Deepfont on Keras

Deepfont was first introduced by Adobe, which uses deep learning to identify font type. Inspired by their works, I made this reproduction using Keras.

DeepFont: Identify Your Font from An Image

Their technical contributions are listed below:

AdobeVFR Dataset A large set of labeled real-world images as well as a large corpus of unlabeled real-world data are collected for both training and testing, which could be found at the link Adobe Visual Font Recognition (VFR)
Domain Adapted CNN This real-to-synthetic domain gap caused poor generalization to new real data in previous VFR methods. They address this domain mismatch problem by leveraging synthetic data to obtain effective classification features, while introducing a domain adaptation technique based on Stacked Convolutional Auto Encoder (SCAE) with the help of unlabeled real-world data.
Learning-based Model Compression They introduce a novel learning-based approach to obtain a losslessly compressible model, for a high compression ratio with- out sacrificing its performance. An exact low-rank constraint is enforced on the targeted weight matrix.

Datasets

To apply machine learning to VFR problem, both synthetic and realistic text images with ground truth font labels is required. The way to overcome the training data challenge is to synthesize the training set by rendering text fragments for all the necessary fonts.

Synthetic Text

It’s easy to generate dataset based custom font image patches using TextRecognitionDataGenerator.

GitHub - TextRecognitionDataGenerator

Words will be randomly chosen from a dictionary of a specific language. Then an image of those words will be generated by using font, background, and modifications (skewing, blurring, etc.) as specified.

TextRecognitionDataGenerator comes with an easy to use CLI and Python Module. It has a nice written tutorial.

TextRecognitionDataGenerator Tutorial

Realistic Text

AdobeVFR Dataset obtain 4,384 real-world test images with reliable labels, covering 617 classes (out of 2,383). Compared to the synthetic data, these images typically have much larger appearance variations caused by scaling, back- ground clutter, lighting, noise, perspective distortions, and compression artifacts.

Preprocessing

Fonts are different with objects, which have huge spatial information when classify features. Aimed to reduce the mismatch, preprocessing is required and exampled by the paper.

Firstly, import needed modules.

1
2
3

import PIL
import cv2
import numpy as np

Add %matplotlib inline as Magic Function if uses IPython to render images directly in browser. Otherwise, It would cause errors if you’re not using IPython.

Then code image load function.

def pil_image(img_path):
    pil_img = PIL.Image.open(img_path).convert('L')
    pil_img = pil_img.resize((105, 105))
    return pil_img

Legacy

It is usual to artificially augment training data using label-preserving transformations to reduce overfitting.

Noise a small Gaussian noise with 0 mean and standard deviation 3 is added to input.

def noise_image(img):
    img_array = np.asarray(img)
    mean = 0.0
    std = 3
    noisy_img = img_array + np.random.normal(mean, std, img_array.shape)
    noisy_img_clipped = np.clip(noisy_img, 0, 255)
    noise_img = PIL.Image.fromarray(np.uint8(noisy_img_clipped))
    noise_img = noise_img.resize((105, 105))

--- MATERIAL ---

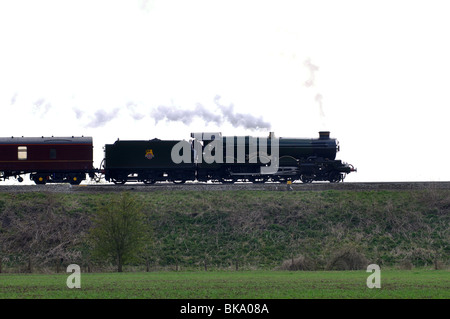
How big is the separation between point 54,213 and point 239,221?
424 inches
...
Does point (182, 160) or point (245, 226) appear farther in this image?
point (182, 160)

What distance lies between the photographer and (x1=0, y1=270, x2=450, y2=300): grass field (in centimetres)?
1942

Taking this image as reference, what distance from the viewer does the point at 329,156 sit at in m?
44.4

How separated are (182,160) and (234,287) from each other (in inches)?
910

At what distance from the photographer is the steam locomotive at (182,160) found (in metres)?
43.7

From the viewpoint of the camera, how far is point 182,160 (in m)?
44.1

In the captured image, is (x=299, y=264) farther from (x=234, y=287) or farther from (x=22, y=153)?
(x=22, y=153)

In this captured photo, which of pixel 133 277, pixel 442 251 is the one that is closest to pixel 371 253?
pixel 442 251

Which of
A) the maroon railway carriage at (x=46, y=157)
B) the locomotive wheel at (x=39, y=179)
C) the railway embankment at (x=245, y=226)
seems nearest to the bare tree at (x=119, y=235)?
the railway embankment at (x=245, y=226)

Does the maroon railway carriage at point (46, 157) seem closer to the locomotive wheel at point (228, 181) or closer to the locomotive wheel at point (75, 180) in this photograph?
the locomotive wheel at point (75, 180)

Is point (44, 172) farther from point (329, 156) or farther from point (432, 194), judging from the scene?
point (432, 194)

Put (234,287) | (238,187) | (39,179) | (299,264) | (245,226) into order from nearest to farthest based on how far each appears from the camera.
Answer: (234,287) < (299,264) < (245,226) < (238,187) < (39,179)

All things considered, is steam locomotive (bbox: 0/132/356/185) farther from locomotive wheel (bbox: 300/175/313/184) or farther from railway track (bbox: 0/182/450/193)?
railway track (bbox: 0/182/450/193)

--- EXERCISE ---
From the Deepfont page above, quote the passage that begins at the words "Synthetic Text" and stops after "etc.) as specified.".

--- REPLY TO THE EXERCISE ---
Synthetic Text

It’s easy to generate dataset based custom font image patches using TextRecognitionDataGenerator.

GitHub - TextRecognitionDataGenerator

Words will be randomly chosen from a dictionary of a specific language. Then an image of those words will be generated by using font, background, and modifications (skewing, blurring, etc.) as specified.